TASK TO CARRY OUT :: Print the listing that follows, character for character.
++++++++++++++++++++
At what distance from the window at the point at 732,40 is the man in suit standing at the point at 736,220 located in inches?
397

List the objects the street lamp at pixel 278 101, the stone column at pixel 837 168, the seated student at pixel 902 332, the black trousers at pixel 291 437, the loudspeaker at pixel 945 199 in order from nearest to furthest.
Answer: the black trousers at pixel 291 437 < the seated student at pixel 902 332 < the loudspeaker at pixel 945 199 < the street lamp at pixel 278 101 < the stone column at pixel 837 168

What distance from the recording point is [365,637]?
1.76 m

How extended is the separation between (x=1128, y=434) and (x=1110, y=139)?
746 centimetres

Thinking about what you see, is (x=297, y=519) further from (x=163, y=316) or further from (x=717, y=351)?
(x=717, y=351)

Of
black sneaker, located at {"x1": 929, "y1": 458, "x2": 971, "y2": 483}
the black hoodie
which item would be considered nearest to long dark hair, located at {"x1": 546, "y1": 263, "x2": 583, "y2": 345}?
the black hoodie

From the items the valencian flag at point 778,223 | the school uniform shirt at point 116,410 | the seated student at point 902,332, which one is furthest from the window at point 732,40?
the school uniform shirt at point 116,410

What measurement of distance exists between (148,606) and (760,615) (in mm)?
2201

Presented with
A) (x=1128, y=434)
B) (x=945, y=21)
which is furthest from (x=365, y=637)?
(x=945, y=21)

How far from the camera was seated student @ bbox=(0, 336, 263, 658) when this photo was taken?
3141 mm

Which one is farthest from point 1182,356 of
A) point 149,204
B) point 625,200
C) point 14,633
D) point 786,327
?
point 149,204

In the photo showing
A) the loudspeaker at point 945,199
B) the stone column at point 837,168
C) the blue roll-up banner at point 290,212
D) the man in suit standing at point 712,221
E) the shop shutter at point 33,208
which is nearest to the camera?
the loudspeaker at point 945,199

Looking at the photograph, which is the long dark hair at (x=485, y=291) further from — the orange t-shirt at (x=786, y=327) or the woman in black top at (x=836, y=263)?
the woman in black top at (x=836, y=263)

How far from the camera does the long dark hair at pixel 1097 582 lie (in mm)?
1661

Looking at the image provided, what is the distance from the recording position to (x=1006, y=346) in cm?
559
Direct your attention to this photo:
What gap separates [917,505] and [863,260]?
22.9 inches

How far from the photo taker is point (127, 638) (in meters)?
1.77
++++++++++++++++++++
EXERCISE OUTPUT ::
At what distance from the window at the point at 732,40 is the man in suit standing at the point at 736,220 located in inches?
397

List the objects the street lamp at pixel 278 101, the stone column at pixel 837 168, the seated student at pixel 902 332, the black trousers at pixel 291 437, the loudspeaker at pixel 945 199 in order from nearest to furthest.
Answer: the black trousers at pixel 291 437 < the seated student at pixel 902 332 < the loudspeaker at pixel 945 199 < the street lamp at pixel 278 101 < the stone column at pixel 837 168

What distance from the recording point is [365,637]?
1.76 m

How extended is the separation between (x=1128, y=434) and (x=1110, y=139)?
746 centimetres

Thinking about what you see, is (x=297, y=519) further from (x=163, y=316) or further from (x=717, y=351)?
(x=717, y=351)

Of
black sneaker, located at {"x1": 929, "y1": 458, "x2": 971, "y2": 483}
the black hoodie
which item would be considered nearest to long dark hair, located at {"x1": 546, "y1": 263, "x2": 583, "y2": 345}?
the black hoodie

From the items the valencian flag at point 778,223 | the school uniform shirt at point 116,410 | the seated student at point 902,332, which one is furthest from the window at point 732,40?
the school uniform shirt at point 116,410

What measurement of distance exists between (148,606) and (760,615) (in mm)?
2201

Presented with
A) (x=1128, y=434)
B) (x=945, y=21)
which is furthest from (x=365, y=637)?
(x=945, y=21)

How far from the camera was seated student @ bbox=(0, 336, 263, 658) when this photo was taken?
3141 mm

Which one is farthest from point 1182,356 of
A) point 149,204
B) point 625,200
C) point 14,633
D) point 786,327
?
point 149,204

In the photo showing
A) the loudspeaker at point 945,199
B) the stone column at point 837,168
C) the blue roll-up banner at point 290,212
D) the man in suit standing at point 712,221
E) the shop shutter at point 33,208
which is nearest to the camera?
the loudspeaker at point 945,199

Looking at the photograph, which is the long dark hair at (x=485, y=291) further from — the orange t-shirt at (x=786, y=327) or the woman in black top at (x=836, y=263)?
the woman in black top at (x=836, y=263)

How far from the camera does the long dark hair at pixel 1097 582 lie (in mm)?
1661

Looking at the image provided, what is the distance from the recording position to (x=1006, y=346) in cm?
559
Direct your attention to this photo:
What gap separates [917,505] and [863,260]?
22.9 inches

How far from the photo taker is point (127, 638) (in meters)?
1.77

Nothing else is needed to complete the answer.